What needs to be done
Pick out every line in the data below that holds "name".

Data extract
· · ·
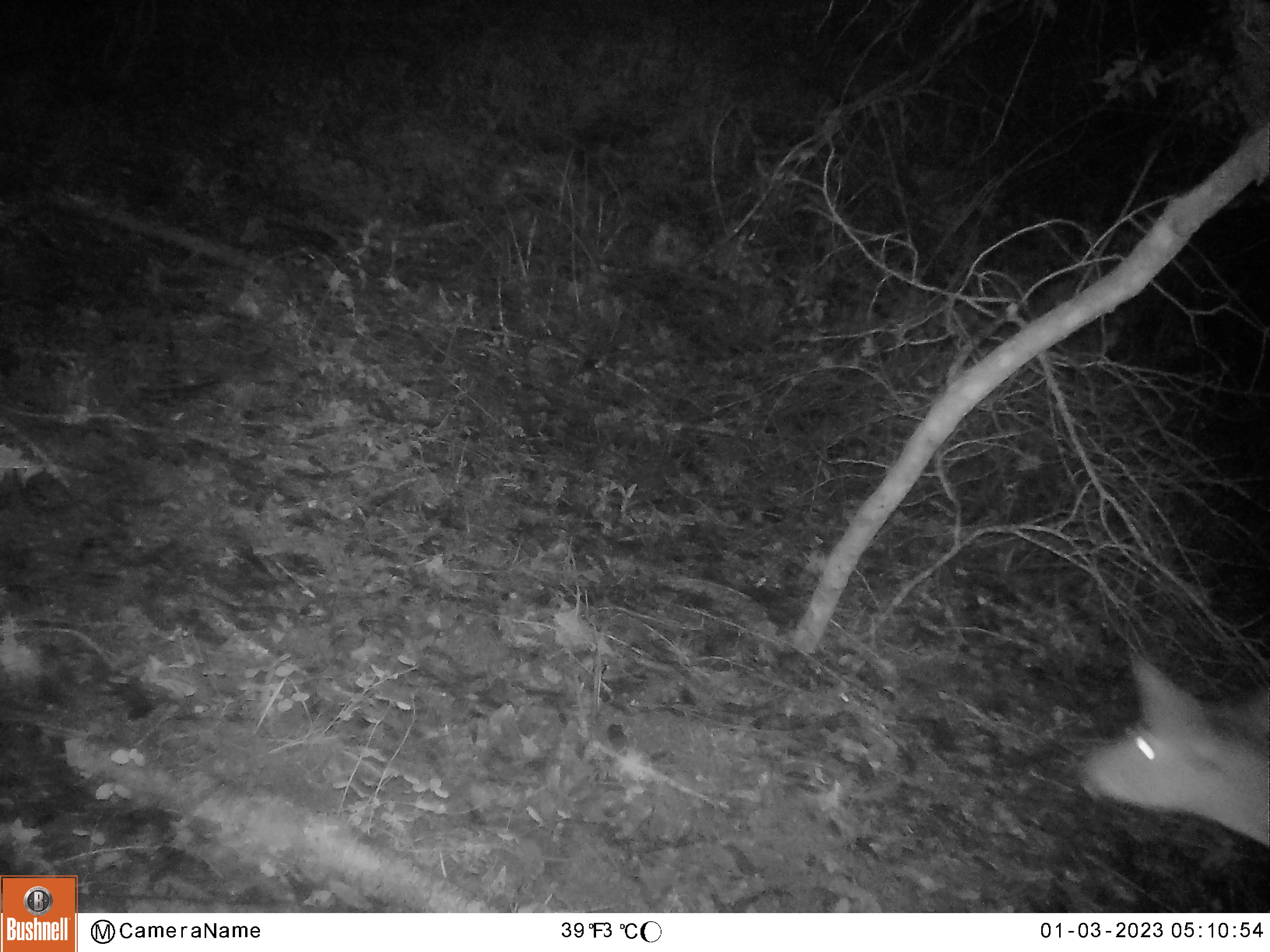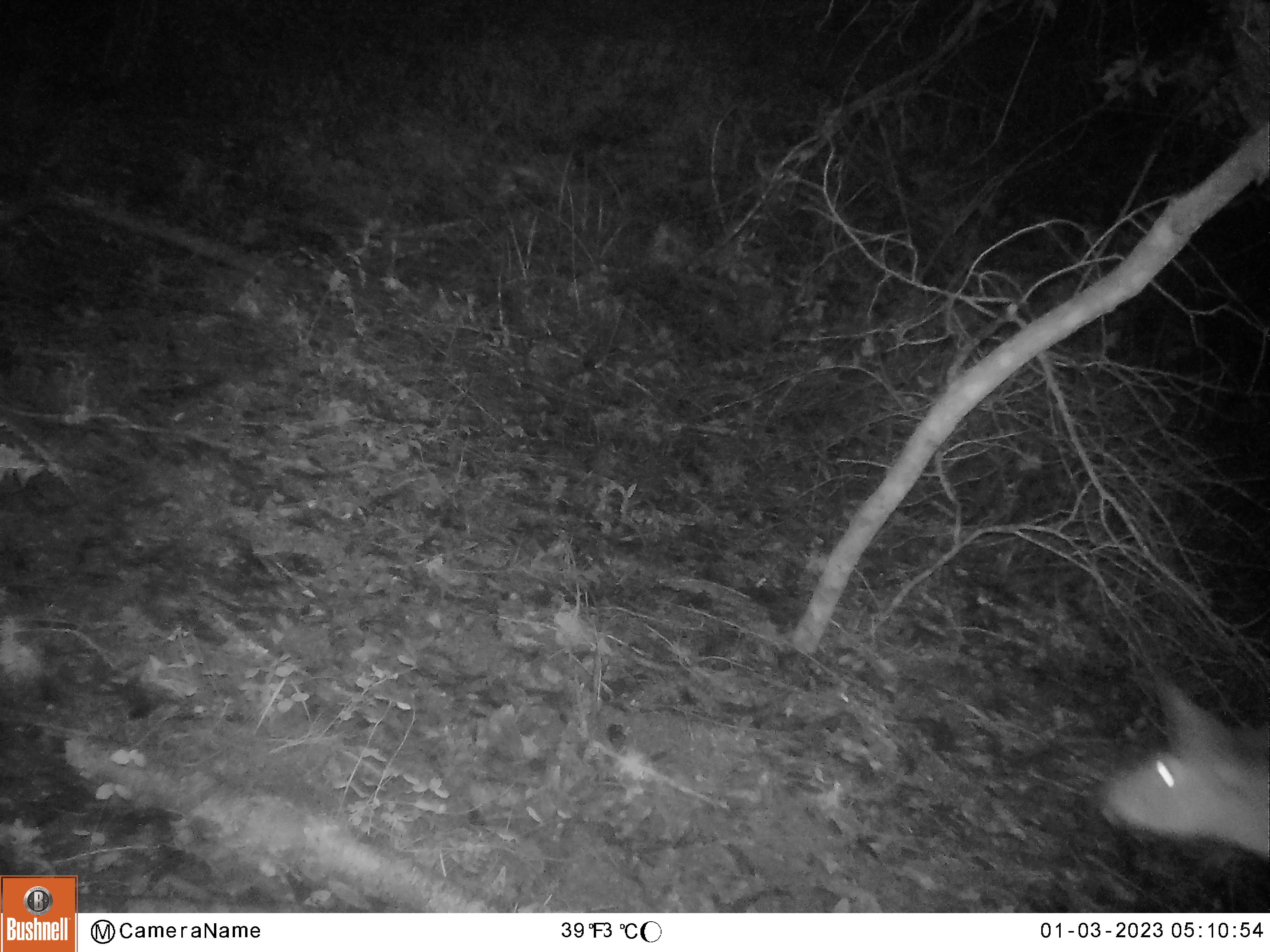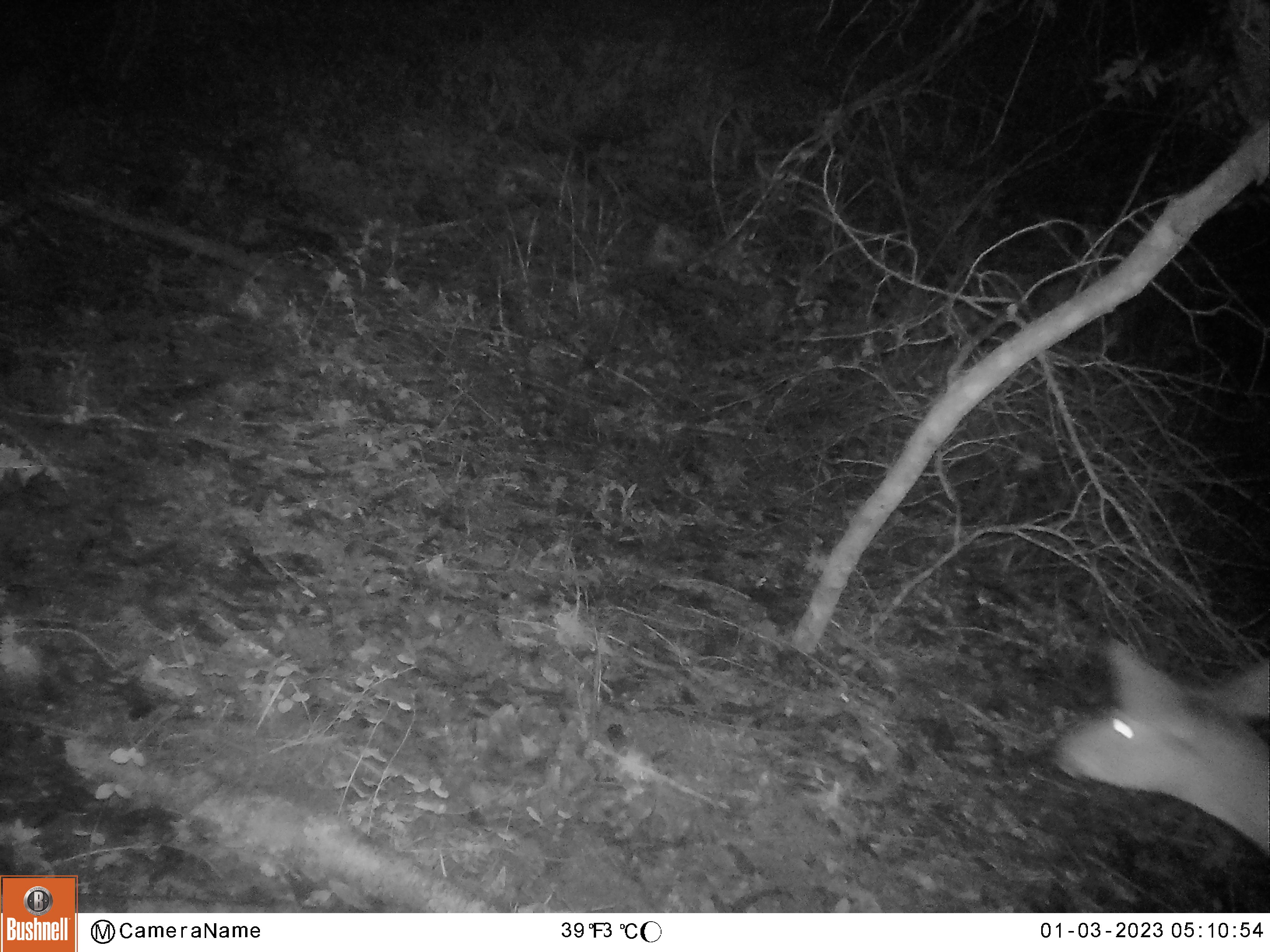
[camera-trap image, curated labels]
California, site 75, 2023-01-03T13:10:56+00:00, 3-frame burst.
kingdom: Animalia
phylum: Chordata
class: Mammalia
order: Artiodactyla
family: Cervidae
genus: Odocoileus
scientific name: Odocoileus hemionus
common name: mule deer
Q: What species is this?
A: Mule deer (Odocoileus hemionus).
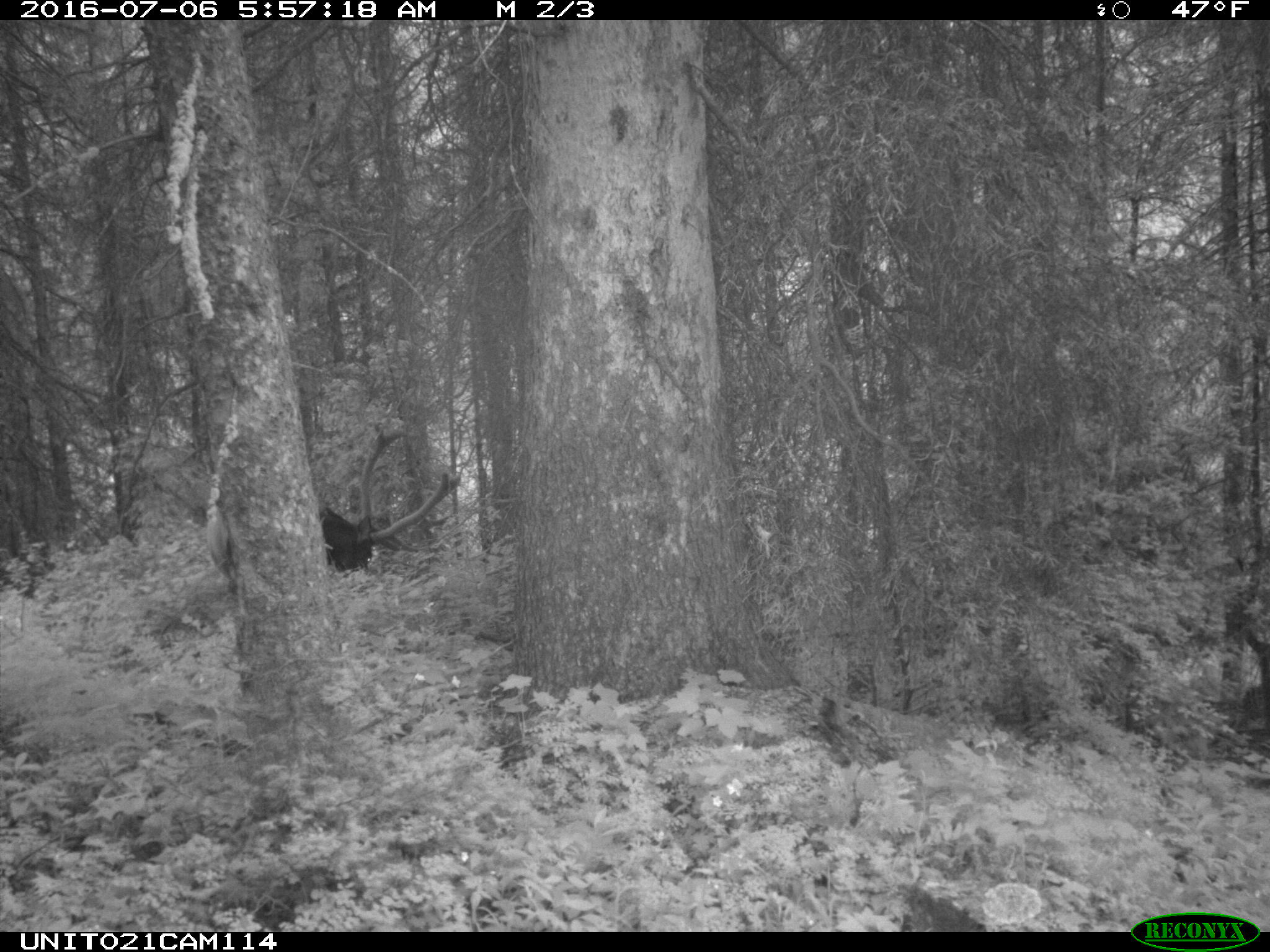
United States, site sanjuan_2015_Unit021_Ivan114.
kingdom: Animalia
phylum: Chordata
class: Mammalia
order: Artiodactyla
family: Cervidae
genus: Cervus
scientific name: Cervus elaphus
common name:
· · ·
Your solution
scientific name: Odocoileus hemionus
common name: mule deer
scientific name: Cervus elaphus
common name:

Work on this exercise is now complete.